Saved entries:
──────────
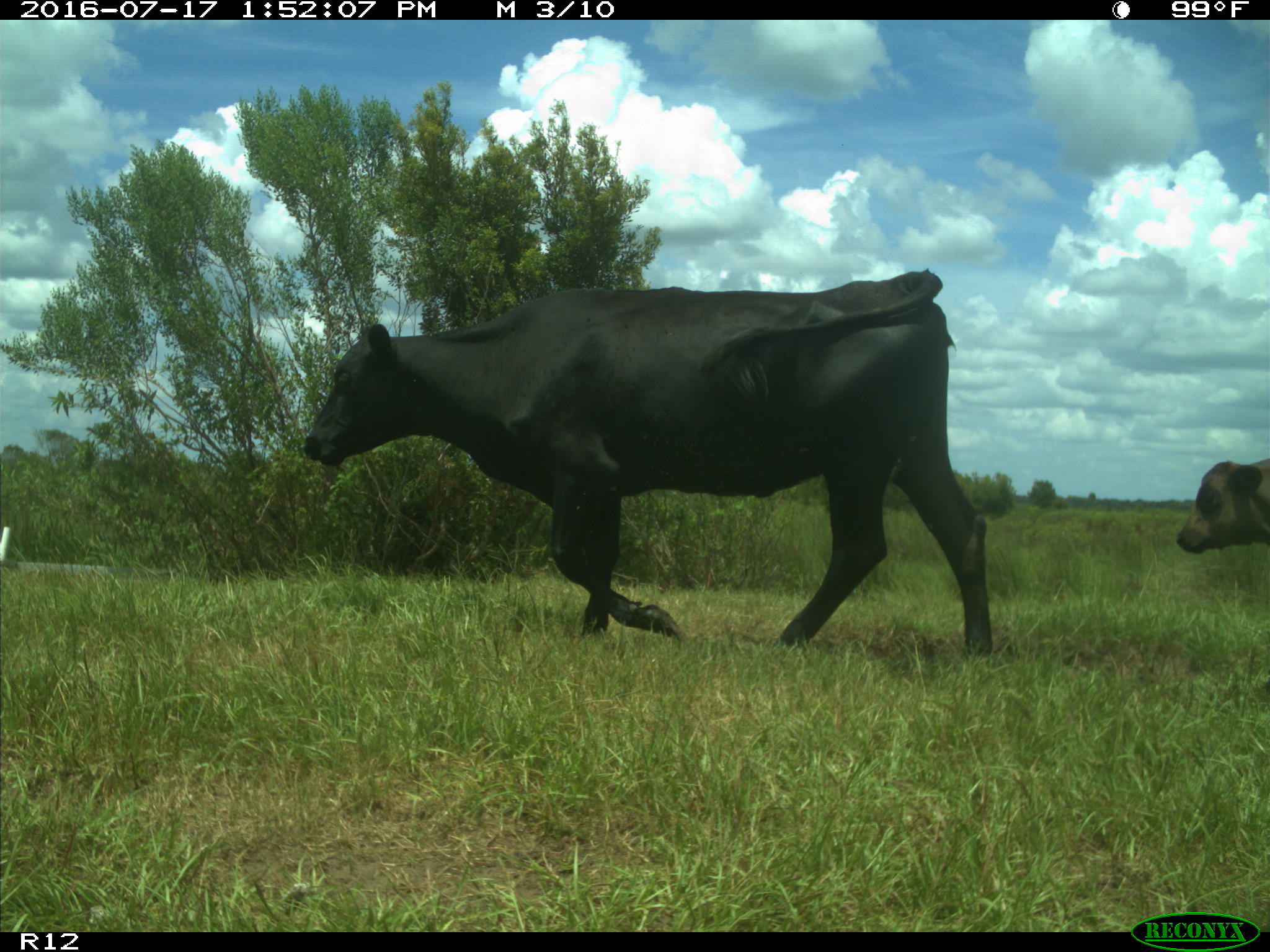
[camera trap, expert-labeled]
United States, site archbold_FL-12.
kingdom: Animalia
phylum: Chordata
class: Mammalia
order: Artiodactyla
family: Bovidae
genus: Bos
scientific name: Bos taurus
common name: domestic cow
──────────
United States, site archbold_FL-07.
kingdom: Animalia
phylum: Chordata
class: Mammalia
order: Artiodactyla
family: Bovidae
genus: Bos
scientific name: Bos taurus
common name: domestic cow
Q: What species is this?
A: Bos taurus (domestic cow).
──────────
Go line by line through the data above and report each one that holds the string "States".

United States, site archbold_FL-12.
United States, site archbold_FL-07.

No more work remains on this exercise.